Но для Бахтина и текст, и его семантика — это внелингвистические отношения, и он не впускает в эти пределы «биографического автора». В мире текста нет места автору: «Это не значит, что от чистого автора нет путей к автору-человеку, — они есть, конечно, и притом в самую сердцевину, в самую глубину человека, но эта сердцевина никогда не может стать одним из образов самого произведения. Он в нем как в целом, притом в высшей степени, но никогда не может стать его составной образной (объектной) частью» 18.
Понятие автора у Бахтина множится, напоминая бесконечные отражения, пока не становится ―contradictio in adjecto:
«Всякий текст имеет субъекта, автора (говорящего, пишущего). Возможные виды, разновидности и формы авторства. Лингвистический анализ в известных пределах может и вовсе отвлечься от авторства. Истолкование текста как примера (примерные суждения, силлогизмы в логике, предложения в грамматике, «коммутации» в лингвистике и т. п.). Воображаемые тексты (примерные и иные). Конструируемые тексты (в целях лингвистического или стилистического эксперимента). Всюду здесь появляются особые виды авторов, выдумщиков примеров, экспериментаторов с их особой авторской ответственностью (здесь есть и второй субъект: кто бы так мог сказать) 19.

━━━━━━━━━━━━━━━━━━━━

### ПИСЬМЕННОЕ ЗАДАНИЕ
Верните текст о понятии автора у Бахтина целиком, не изменив в нем ни одного знака.

### СТРОКИ ДАННЫХ
━━━━━━━━━━━━━━━━━━━━

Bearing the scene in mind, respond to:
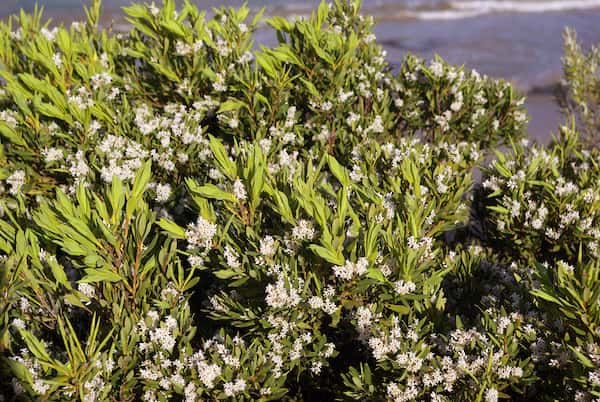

━━━━━━━━━━━━━━━━━━━━

### ВЫПОЛНЕННОЕ ЗАДАНИЕ
Но для Бахтина и текст, и его семантика — это внелингвистические отношения, и он не впускает в эти пределы «биографического автора». В мире текста нет места автору: «Это не значит, что от чистого автора нет путей к автору-человеку, — они есть, конечно, и притом в самую сердцевину, в самую глубину человека, но эта сердцевина никогда не может стать одним из образов самого произведения. Он в нем как в целом, притом в высшей степени, но никогда не может стать его составной образной (объектной) частью» 18.
Понятие автора у Бахтина множится, напоминая бесконечные отражения, пока не становится ―contradictio in adjecto:
«Всякий текст имеет субъекта, автора (говорящего, пишущего). Возможные виды, разновидности и формы авторства. Лингвистический анализ в известных пределах может и вовсе отвлечься от авторства. Истолкование текста как примера (примерные суждения, силлогизмы в логике, предложения в грамматике, «коммутации» в лингвистике и т. п.). Воображаемые тексты (примерные и иные). Конструируемые тексты (в целях лингвистического или стилистического эксперимента). Всюду здесь появляются особые виды авторов, выдумщиков примеров, экспериментаторов с их особой авторской ответственностью (здесь есть и второй субъект: кто бы так мог сказать) 19.